C’est Douglas Jardine qui a dit dans Autopsie du corps« Le cricket est un jeu d’adresse, mais c’est aussi un jeu de guerre. Vous devez trouver un moyen de gagner, sinon vous êtes perdu. »
Alors que les ombres se raccourcissent sur le printemps australien, la série Ashes 2025-26 se profile à Perth le 21 novembre, dans seulement deux semaines. Pour l’Angleterre, sous la direction audacieuse de Brendon McCullum et Ben Stokes, le mantra est clair : sensations fortes. Leur escouade, composée d’un cartel de pacemen express dirigé par l’énigmatique Jofra Archer et le tonitruant Mark Wood, porte un écho délibéré de l’histoire.
L’équipe d’Angleterre dirigée par Brendon McCullum et Ben Stokes fait écho à la série Ashes passée.Crédit: Michael Howard, Getty, archives Fairfax
Pourtant, pour comprendre ce pari audacieux, nous devons revenir à l’été 1932-33, lorsque Jardine était confronté à un choix de Hobson : choisir la seule option proposée ou affronter une défaite certaine. Bodyline, cette tactique infâme, n’est pas née de la malveillance mais de la nécessité, une contre-attaque désespérée aux frappes surnaturelles de Don Bradman. Cela nous rappelle que le cricket, malgré tout son aspect distingué, peut enflammer des passions qui dépassent les normes civiles, transformant les messieurs en gladiateurs et les foules en chaudrons de fureur.
La situation difficile de Jardine ressemblait à un cauchemar de capitaine. Bradman, le garçon de Bowral, venait de démanteler l’Angleterre dans son propre jardin lors des Ashes de 1930, amassant 974 courses avec une moyenne de 139,14 – un record qui dépasse encore l’entendement. Son 334 à Headingley était un opus de domination, réduisant l’attaque anglaise en ruines.
Jardine, un amateur inflexible, formé à Oxford et qui dédaigne la défaite, savait qu’accepter la suprématie de Bradman équivalait à se rendre. En tant que capitaine de l’Angleterre, sa mission était sans équivoque : trouver un moyen, dans le respect des lois, de freiner cette prolifique machine à marquer. Mais quelles options avait-il ? Le bowling conventionnel s’était révélé inutile ; la rotation était neutralisée sur les vrais terrains australiens, et des sertisseurs comme Bill Voce offraient le contrôle, mais pas la terreur.
C’est là que réside l’essence du Hobson’s Choice de Jardine – l’illusion d’alternatives masquant un chemin singulier. Il s’est tourné vers la « théorie de la jambe rapide », une tactique qu’il n’a pas inventée, mais affinée jusqu’à atteindre une précision mortelle. Les précédents abondaient dans les années 1920 : les stimulateurs australiens Jack Gregory et Ted McDonald avaient utilisé des barrages similaires à courte portée avec des champs remplis sur les côtés des jambes pendant les Ashes de 1920-21, déstabilisant les batteurs anglais sur des surfaces animées.

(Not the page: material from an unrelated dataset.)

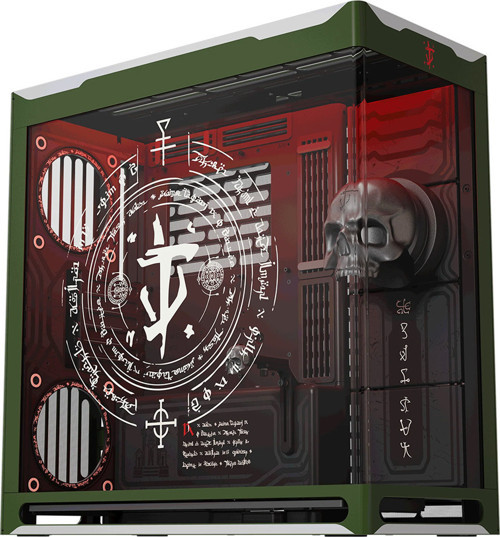 HS 420 DOOM The Dark Ages Limited Edition RGB Temperli Cam USB 3.2 Mid Tower ATX Gaming Kasa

Le joueur de cricket australien Bert Oldfield est frappé à la tête par Harold Larwood lors de la série Bodyline de 1933.
Jardine, toujours tacticien, s’est inspiré de cet exemple, en consultant Arthur Carr et Percy Fender du Nottinghamshire, qui l’avaient testé au niveau national. Sa recherche d’une attaque était méthodique : observant le tressaillement de Bradman contre le videur d’Harold Larwood à l’Oval en 1930, Jardine s’est exclamé : « Je l’ai ! Il est vulnérable ! » Des séances secrètes à Londres ont peaufiné le plan – des balles courtes au corps, un anneau de défenseurs du côté des jambes pour piéger les déviations. C’était légal, innovant et, surtout, la seule option sensée contre un batteur avec une moyenne supérieure à 100 lors des tests.
Les critiques ont vilipendé Jardine comme étant antisportif, mais il a supposé que Bradman devait être arrêté à tout prix. Bodyline a réduit la moyenne de Bradman à 56,57 – toujours redoutable, mais mortel. Les points chauds de la série, comme l’émeute d’Adélaïde après la fracture du crâne de Bert Oldfield, ont évoqué des émotions brutes : des foules australiennes avides de sang, des câbles diplomatiques volant entre les conseils d’administration, des menaces de boycotts commerciaux au milieu de la Grande Dépression. Dans de tels moments, le sport transcende la civilité, exploitant les loyautés tribales qui peuvent briser les empires. Jardine le bouc émissaire, s’est retiré des Tests par la suite, mais sa tactique a permis une victoire 4-1. Sans cela, l’Angleterre aurait été un agneau pour l’abattoir de Bradman.